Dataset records
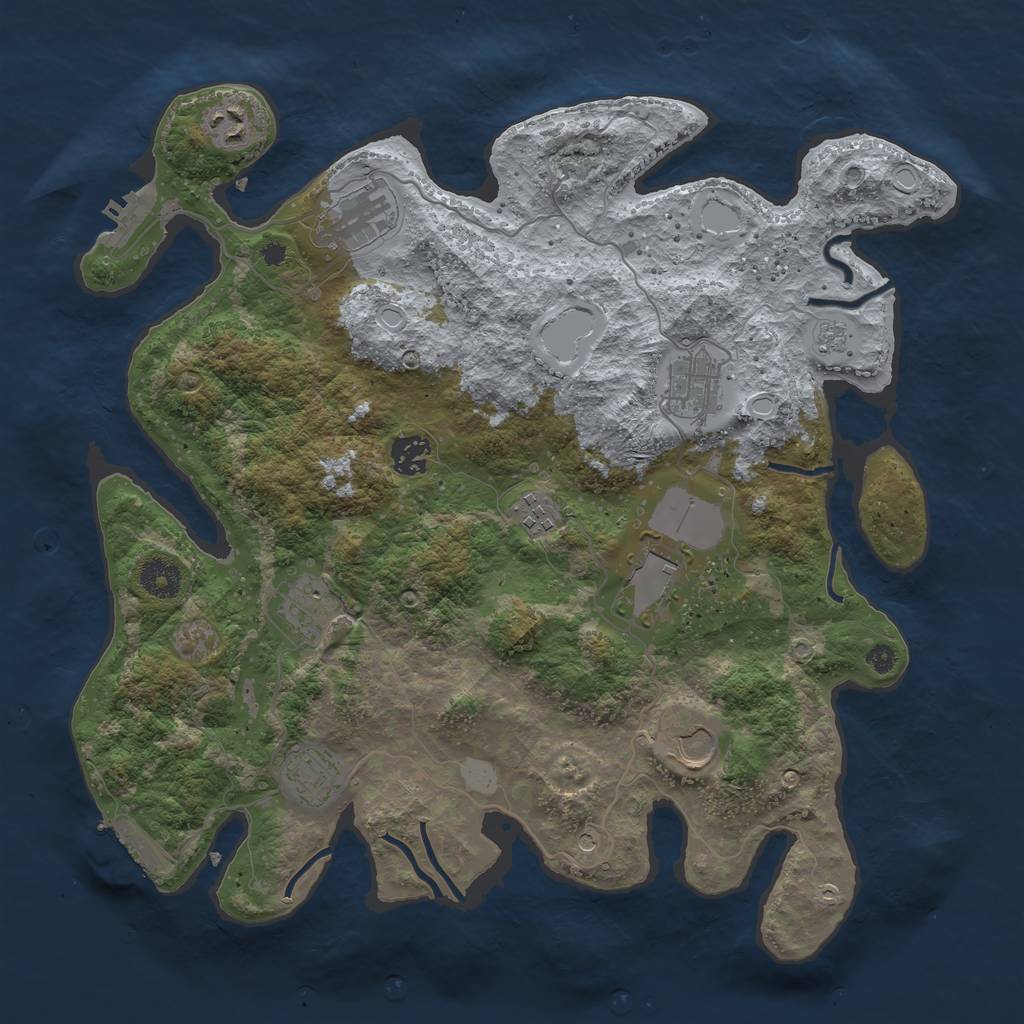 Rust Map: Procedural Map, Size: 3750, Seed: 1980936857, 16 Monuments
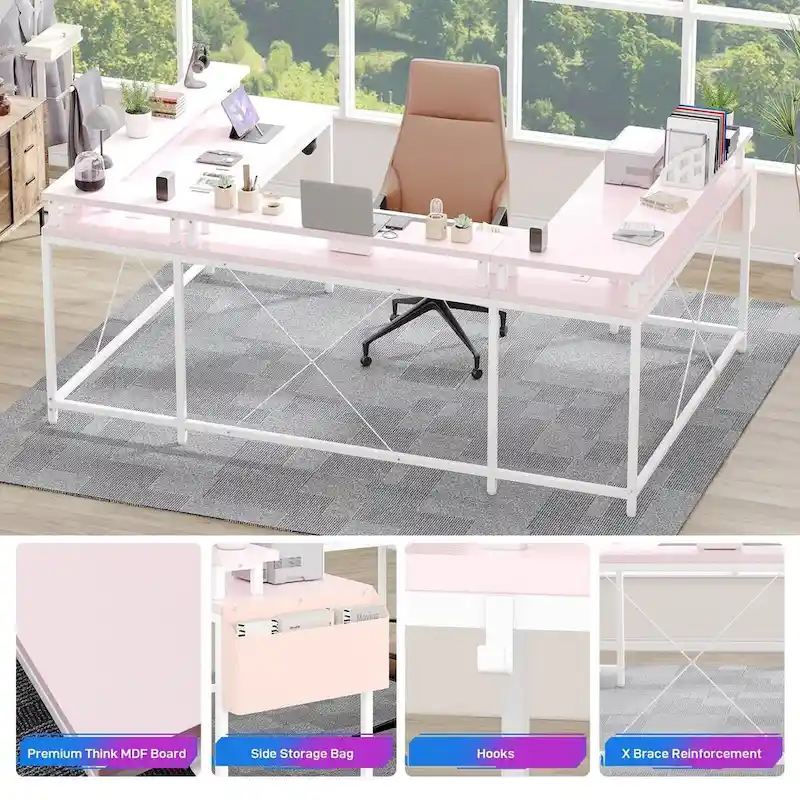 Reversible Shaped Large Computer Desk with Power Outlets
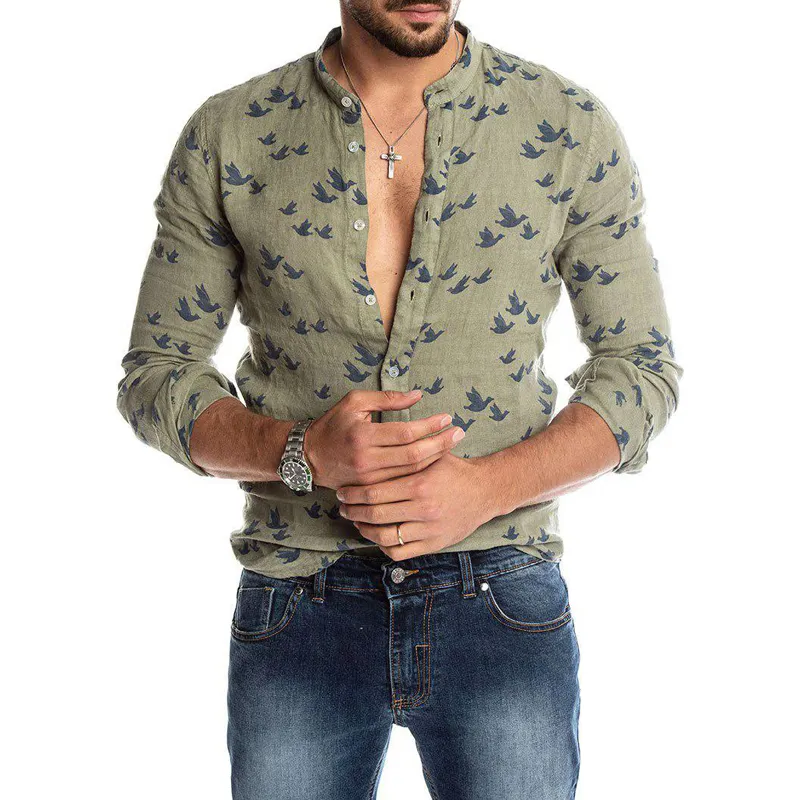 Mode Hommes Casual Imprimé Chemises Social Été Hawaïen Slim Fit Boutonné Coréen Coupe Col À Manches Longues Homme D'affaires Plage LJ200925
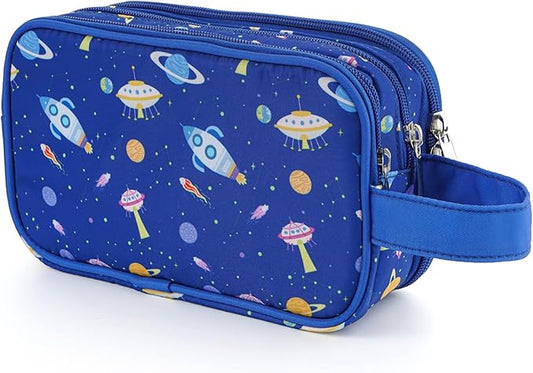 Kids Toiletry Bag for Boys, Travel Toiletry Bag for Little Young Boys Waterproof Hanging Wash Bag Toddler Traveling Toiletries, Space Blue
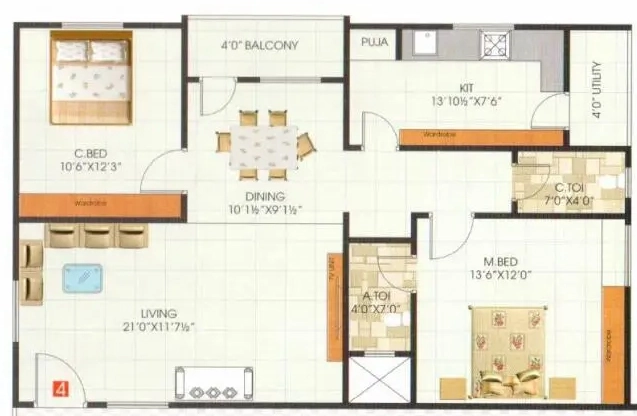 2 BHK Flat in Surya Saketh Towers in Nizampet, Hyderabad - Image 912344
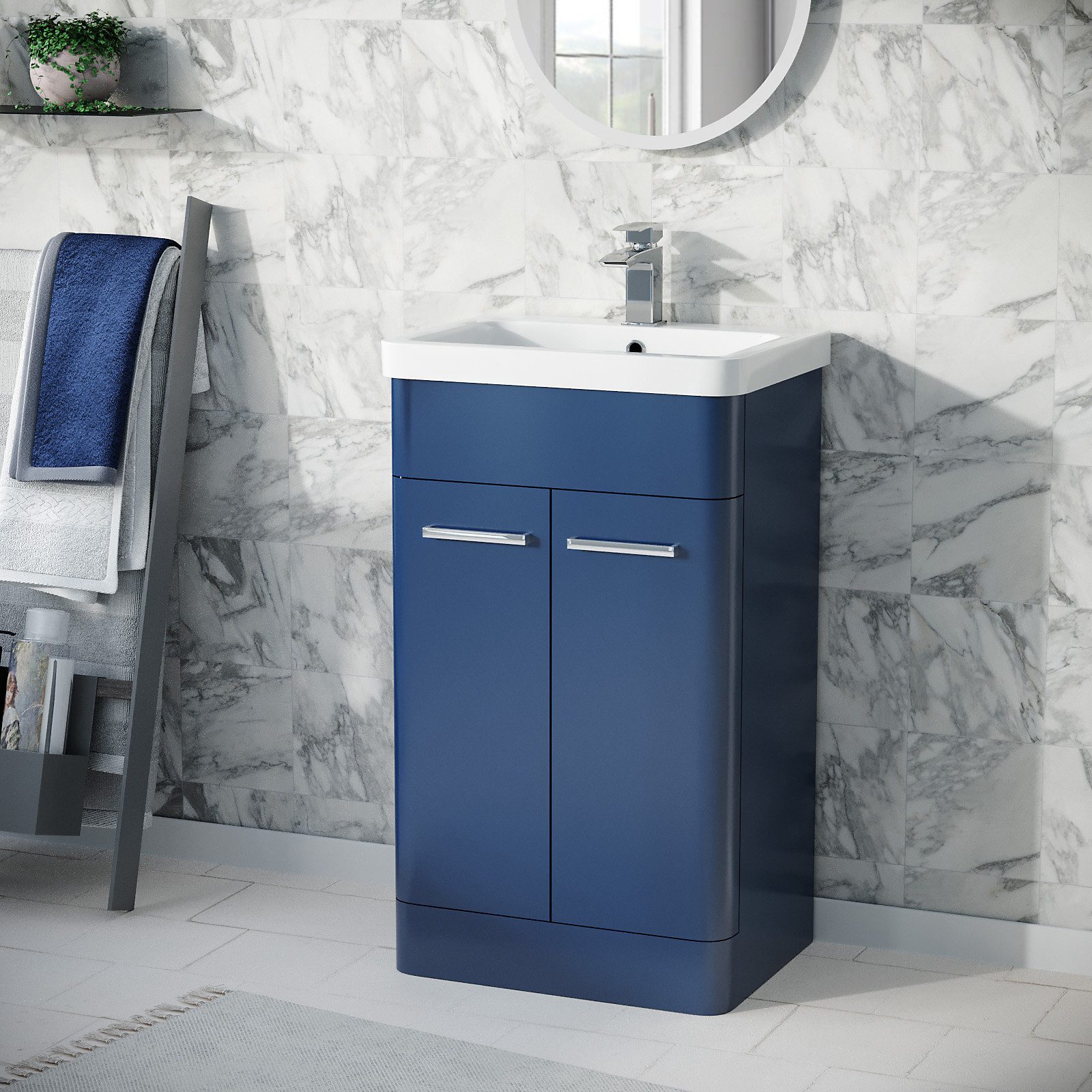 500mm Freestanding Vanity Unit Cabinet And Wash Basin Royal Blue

» To do: Copy nothing past the line containing "Mode Hommes Casual": reproduce every line from the start of the records up to it, skipping pictures.

» Solved exercise:
 Rust Map: Procedural Map, Size: 3750, Seed: 1980936857, 16 Monuments
 Reversible Shaped Large Computer Desk with Power Outlets
 Mode Hommes Casual Imprimé Chemises Social Été Hawaïen Slim Fit Boutonné Coréen Coupe Col À Manches Longues Homme D'affaires Plage LJ200925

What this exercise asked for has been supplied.